This year’s Caribbean Education Secondary Certficate (CSEC) results presented the nation with the expected crop of high-flyers, led by Ms Fatima Karim, with 20 astonishing passes, 19 of them Grade Ones. It is not the outstanding performers, however, who provide the insights into the health of the secondary education system as a whole, but the general pass rate.
Where that is concerned, the two foundation subjects which are inevitably the main focus of interest are English A and Mathematics. The first of these produced a pass rate which moved above the 50% mark for the first time in many years, with 59.3% achieving Grade III or above. It is still not the rate one would hope to see, but there is no doubt it is an advance.
In the case of Mathematics, however, the news was altogether less welcome: only 38.37% of Guyanese students who sat the exam achieved a pass. As we reported on Thursday, Permanent Secretary Delma Nedd said that this was almost 7% less than the 45.07% pass rate in the subject last year, and is lower than the 38.75% pass rate in 2014. Ms Nedd had no explanation to volunteer for this seemingly dramatic decline, and retreated into adverting attention to the Commission of Inquiry into the State of the Education System which is due to submit its findings in December. “…We hope that coming out of that inquiry is a recommendation going forward. Next year, at a policy level we will introduce new initiatives and measures to change the picture that we are seeing currently,” we quoted her as saying.
Ms Nedd also told the media that 12,809 candidates had sat the examinations in 35 subjects, and there had been “excellent” performances in 15, where over 75% of examinees achieved passes of Grades One to Three. The subjects she mentioned in this category, however, (with the exception of Biology and French) would not be recognizable to the older generation which took these exams, including, as they do, Principles of Business, Electronic Document Preparation, Building Technology and the like. Furthermore, one does not know the number of entrants for each subject. If, for the sake of argument, there were only ten candidates in French, say, and they achieved a 75% pass rate, it would not have great significance for the CSEC cohort as a whole.
The subjects in which it was reported there were “satisfactory” performances included the more traditional areas such as Geography, Caribbean History, Physics and Spanish. Grades One to Three exceeded 50% in these instances, and once this was extended to encompass Grade IV, then the percentage rose to 75%. It has to be said, however, that most employers do not view a Grade IV as a pass – or, at least, an acceptable pass. Be that as it may, the overall pass rate increased very slightly, from 62.72% last year, to 63.39% this year. This is not, however, a very meaningful difference.
As is often observed, education is a cumulative process, and it is difficult to obtain a sudden dramatic upgrade in the space of a year, unless there has been some high-level intervention with specialist teaching in a project school or schools. Something of that nature in Mathematics was undertaken during former Minister Priya Manickchand’s watch, and did produce some temporary positive results.
However, to achieve across-the-board improvements would require a much larger investment at lower levels in the education system on which the CSEC would then be mounted. It would be no surprise to anyone if the CoI were to report in a few months’ time that good teaching is in short supply in our schools; that has been known for years. Where Maths and Science are concerned, the shortage of qualified teachers is probably acute, and without classroom instruction, guidance and stimulation from educators who know what they are doing, results are inevitably going to decline.

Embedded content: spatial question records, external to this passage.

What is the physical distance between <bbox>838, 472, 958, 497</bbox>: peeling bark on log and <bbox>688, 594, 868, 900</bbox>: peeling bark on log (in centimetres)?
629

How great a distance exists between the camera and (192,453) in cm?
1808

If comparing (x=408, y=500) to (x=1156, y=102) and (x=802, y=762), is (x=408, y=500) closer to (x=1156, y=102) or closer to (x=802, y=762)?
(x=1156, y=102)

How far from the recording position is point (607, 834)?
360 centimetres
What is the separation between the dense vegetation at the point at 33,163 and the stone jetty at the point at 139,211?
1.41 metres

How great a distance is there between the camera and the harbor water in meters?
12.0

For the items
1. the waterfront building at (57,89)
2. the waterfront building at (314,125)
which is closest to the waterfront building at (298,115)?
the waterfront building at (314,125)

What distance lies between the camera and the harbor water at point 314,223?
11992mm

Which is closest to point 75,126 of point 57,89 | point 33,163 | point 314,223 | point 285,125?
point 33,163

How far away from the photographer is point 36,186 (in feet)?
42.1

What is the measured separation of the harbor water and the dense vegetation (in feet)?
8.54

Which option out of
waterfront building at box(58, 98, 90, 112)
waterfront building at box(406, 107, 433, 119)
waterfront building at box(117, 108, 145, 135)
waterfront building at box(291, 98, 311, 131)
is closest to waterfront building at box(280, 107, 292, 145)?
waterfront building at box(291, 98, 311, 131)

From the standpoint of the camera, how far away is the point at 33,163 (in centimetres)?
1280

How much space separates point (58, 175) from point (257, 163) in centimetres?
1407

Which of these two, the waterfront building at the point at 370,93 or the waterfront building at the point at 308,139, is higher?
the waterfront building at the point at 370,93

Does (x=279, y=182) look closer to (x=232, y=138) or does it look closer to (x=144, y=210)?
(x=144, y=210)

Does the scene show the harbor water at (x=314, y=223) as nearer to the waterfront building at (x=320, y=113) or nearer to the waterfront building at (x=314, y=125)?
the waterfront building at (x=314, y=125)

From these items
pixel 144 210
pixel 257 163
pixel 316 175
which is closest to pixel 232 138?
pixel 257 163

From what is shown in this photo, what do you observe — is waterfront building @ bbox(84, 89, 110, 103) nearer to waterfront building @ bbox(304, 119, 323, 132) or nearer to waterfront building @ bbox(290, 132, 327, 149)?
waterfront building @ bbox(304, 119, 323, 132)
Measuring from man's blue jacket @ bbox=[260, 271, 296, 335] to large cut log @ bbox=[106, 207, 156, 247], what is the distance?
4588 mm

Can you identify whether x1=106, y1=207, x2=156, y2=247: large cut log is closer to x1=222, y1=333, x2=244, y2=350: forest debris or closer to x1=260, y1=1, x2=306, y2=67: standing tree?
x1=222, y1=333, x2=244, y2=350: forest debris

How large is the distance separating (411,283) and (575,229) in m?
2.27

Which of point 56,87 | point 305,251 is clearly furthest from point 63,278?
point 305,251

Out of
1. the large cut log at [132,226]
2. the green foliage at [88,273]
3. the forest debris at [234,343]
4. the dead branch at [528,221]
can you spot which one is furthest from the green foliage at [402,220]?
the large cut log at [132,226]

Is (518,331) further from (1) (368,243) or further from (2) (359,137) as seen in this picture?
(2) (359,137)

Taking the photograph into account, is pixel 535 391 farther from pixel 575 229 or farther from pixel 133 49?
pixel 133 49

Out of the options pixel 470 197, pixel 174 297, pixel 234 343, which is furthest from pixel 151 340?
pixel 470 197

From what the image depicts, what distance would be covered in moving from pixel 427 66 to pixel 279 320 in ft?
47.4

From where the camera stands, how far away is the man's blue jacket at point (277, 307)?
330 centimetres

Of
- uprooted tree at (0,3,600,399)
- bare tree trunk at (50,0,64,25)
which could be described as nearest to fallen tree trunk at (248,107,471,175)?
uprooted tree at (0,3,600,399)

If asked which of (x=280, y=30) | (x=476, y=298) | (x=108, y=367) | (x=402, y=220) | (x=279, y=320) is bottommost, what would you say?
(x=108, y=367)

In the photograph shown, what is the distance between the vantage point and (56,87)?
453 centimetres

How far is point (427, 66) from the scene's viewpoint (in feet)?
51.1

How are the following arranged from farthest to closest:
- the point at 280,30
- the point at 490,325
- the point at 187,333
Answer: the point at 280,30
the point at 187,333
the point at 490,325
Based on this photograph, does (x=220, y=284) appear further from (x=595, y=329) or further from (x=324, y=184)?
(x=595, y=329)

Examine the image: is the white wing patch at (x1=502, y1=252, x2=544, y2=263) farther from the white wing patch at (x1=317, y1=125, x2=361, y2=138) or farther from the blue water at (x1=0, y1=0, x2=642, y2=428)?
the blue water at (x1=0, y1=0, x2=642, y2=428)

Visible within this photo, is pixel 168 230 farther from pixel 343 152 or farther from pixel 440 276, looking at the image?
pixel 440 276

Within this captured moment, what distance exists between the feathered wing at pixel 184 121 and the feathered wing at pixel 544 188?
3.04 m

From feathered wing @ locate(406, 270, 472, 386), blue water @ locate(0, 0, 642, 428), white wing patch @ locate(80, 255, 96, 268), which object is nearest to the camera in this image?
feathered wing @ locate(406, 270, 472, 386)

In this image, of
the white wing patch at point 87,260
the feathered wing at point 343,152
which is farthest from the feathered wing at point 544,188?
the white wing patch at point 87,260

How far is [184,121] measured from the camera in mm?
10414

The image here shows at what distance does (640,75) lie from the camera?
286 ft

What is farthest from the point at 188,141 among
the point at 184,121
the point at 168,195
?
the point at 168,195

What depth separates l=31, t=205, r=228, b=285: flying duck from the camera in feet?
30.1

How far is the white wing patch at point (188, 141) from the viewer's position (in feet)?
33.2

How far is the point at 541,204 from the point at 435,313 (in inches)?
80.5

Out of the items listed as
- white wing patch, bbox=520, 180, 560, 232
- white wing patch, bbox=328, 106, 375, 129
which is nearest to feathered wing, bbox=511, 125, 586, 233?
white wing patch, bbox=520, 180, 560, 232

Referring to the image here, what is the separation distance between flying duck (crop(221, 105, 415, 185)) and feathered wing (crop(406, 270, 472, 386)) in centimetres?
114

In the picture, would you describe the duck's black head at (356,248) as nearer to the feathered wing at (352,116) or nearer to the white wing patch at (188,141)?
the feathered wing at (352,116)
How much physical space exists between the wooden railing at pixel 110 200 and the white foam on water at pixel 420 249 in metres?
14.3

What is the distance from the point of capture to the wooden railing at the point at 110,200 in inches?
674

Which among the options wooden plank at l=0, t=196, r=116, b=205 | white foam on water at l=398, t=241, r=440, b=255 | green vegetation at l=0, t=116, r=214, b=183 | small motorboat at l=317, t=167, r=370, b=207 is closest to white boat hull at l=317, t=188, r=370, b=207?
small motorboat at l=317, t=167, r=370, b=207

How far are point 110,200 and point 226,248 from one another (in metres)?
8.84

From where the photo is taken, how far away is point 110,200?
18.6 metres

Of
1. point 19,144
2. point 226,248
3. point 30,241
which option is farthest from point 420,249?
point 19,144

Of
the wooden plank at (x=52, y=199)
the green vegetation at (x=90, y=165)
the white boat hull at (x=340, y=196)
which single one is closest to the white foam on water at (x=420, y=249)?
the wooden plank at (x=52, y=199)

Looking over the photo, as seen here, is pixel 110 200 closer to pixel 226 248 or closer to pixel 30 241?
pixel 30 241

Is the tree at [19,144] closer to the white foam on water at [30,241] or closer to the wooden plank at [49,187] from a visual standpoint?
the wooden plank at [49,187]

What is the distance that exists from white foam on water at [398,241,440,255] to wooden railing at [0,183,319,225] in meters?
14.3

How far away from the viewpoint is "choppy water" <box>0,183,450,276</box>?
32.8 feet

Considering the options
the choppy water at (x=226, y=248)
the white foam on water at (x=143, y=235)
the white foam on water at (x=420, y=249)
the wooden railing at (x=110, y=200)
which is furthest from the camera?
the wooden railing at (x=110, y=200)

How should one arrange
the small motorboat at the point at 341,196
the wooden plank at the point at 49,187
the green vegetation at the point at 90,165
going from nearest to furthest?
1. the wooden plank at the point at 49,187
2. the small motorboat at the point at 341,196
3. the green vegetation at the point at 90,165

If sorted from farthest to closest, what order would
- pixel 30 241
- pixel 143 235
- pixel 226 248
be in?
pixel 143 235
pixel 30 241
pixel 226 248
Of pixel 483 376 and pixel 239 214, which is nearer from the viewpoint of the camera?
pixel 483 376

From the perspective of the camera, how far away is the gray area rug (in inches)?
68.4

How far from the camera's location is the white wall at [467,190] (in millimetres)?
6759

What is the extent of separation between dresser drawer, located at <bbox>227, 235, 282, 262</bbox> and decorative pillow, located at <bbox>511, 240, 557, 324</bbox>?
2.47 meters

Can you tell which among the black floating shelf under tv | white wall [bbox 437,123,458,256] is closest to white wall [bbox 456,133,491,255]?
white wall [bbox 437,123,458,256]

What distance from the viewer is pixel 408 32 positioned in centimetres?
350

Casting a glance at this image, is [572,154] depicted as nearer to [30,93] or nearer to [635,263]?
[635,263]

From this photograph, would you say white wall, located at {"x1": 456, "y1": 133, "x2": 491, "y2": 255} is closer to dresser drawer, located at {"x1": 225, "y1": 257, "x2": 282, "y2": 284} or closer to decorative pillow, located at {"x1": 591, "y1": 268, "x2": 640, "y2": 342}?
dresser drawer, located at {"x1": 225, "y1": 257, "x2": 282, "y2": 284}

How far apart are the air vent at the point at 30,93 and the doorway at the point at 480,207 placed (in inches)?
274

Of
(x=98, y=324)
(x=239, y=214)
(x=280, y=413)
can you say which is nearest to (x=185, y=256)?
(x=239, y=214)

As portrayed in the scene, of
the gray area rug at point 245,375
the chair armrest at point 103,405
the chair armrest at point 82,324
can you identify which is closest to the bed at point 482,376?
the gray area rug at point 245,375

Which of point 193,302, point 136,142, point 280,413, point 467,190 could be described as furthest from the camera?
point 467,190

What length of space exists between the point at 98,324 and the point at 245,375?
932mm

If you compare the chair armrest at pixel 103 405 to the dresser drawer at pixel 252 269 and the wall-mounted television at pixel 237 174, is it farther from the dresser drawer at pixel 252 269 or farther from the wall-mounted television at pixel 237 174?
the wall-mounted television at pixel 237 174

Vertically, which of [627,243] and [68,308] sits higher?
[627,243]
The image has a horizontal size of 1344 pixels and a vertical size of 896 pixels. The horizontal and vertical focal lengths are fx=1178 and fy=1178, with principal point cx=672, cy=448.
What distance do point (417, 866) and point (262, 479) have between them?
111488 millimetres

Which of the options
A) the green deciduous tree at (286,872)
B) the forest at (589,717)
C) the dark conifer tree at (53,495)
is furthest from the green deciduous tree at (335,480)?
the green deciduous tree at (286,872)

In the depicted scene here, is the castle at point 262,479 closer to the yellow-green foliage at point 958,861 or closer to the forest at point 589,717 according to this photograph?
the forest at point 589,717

It must be said too that many children – and perhaps their parents too – have no particular motivation to work at Maths (and by extension, the sciences) because they see no future in it; it is just something that they have to do. The fact that the lead performer this year would like to go into the field of petroleum engineering could be significant; the advent of ExxonMobil here theoretically could open possibilities for those qualified in the applied sciences – and Mathematics too – making them more desirable subjects in the eyes of students.
As it is, it would be interesting to see a breakdown of how many candidates sat which subjects – English A and Maths apart, since most students will be obliged to take these. How many students tackled Physics, for example, as opposed to Electronic Document Preparation? How many elected to do Spanish or English B (Literature)?
Aside from all the other myriad problems in the school system which will no doubt be brought to light in December, it is worth repeating, as said above, that the teaching crisis is a critical factor. Unless that is addressed, the Maths results will continue to disappoint, and other subjects too will miss their targets.